Assistant Chief Constable Carl Foulkes said: "The simple fact is front offices are hugely underused and cost the taxpayer millions each year to keep open. Nothing will change to the local delivery of policing – local neighbourhood teams will continue to patrol."
The front desk at Smethwick police station will shut in June.
The Piddock Road station will be the last of 27 across the region to shut its front office, with a date now fixed for June 16.
Counters at Tipton, Old Hill and Wednesbury closed in February.
West Bromwich Police Station will remain open.
The final closures taking place on May 31 include Walsall Police Station, although the front office will remain open temporarily while Bloxwich Police Station undergoes a refurbishment.
An announcement was made confirming the closure of 27 front offices across the force area. A total of 17 closed earlier this year, but 10 front counters will remain open.
Dudley North MP Ian Austin, who had led the campaign to keep the front desk open, said he would continue to fight to reverse the decision despite the closure being confirmed.
Mr Austin said the closure means Dudley will become the largest town in the country without a police station that is open to the public.

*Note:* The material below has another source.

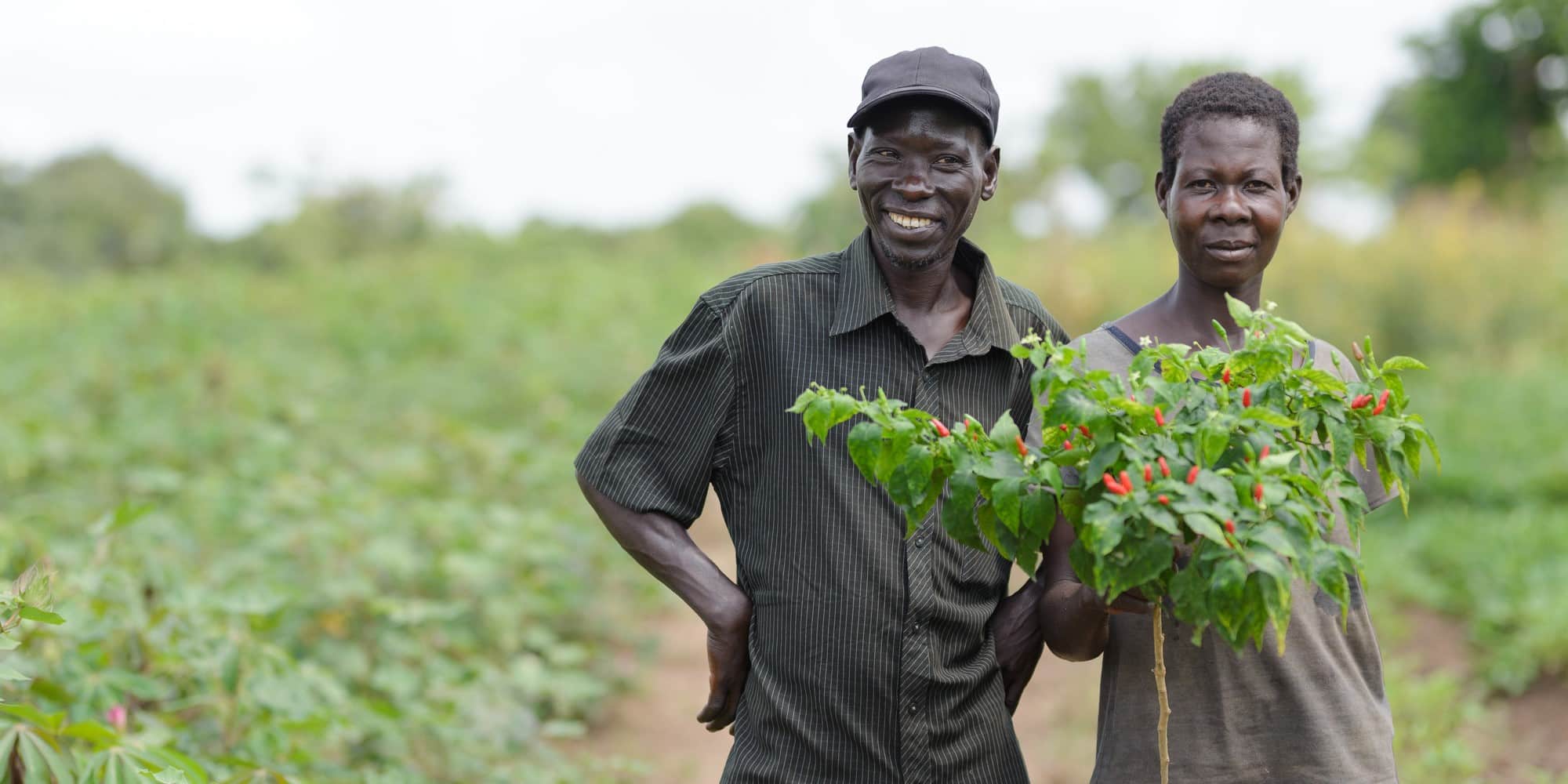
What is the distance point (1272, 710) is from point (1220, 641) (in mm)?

The petition was delivered to Parliament in March but failed to have any bearing on the decision.
Mr Austin said: "Over 2,200 local people have backed my campaign to keep the station open and will share my disappointment. I'm determined to keep fighting for the station so I will keep campaigning, raise local people's concerns in Parliament and meet with the Chief Constable and Police and Crime Commissioner to keep Dudley from becoming the largest town in the country without a police station open to the public."
"We all know savings have to be made, but these closures and the loss of thousands of officers are a result of the government's decision to give the West Midlands the deepest cuts to policing in the country.

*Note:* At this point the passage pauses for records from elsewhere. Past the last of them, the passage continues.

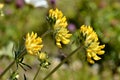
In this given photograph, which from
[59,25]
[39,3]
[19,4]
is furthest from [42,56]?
[19,4]

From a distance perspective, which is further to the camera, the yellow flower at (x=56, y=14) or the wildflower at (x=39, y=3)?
the wildflower at (x=39, y=3)

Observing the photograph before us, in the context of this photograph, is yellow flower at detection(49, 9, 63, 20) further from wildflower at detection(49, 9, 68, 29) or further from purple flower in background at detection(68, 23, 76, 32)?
purple flower in background at detection(68, 23, 76, 32)

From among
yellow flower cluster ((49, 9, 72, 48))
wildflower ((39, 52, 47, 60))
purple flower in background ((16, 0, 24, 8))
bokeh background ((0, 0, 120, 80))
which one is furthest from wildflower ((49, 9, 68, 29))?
purple flower in background ((16, 0, 24, 8))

"Local people want more police on the streets, more offenders brought before court and more criminals put in jail, so I will keep fighting for the West Midlands to get a fairer share of police funding."
West Midlands Police announced in November that Dudley would be one of 27 police stations across the region to have their front offices closed to the public within 12 months as part of cost-cutting measures.
The front desks at Wednesbury, Tipton, Stourbridge and Halesowen have already been closed to the public and Dudley's will close for the final time on May 31.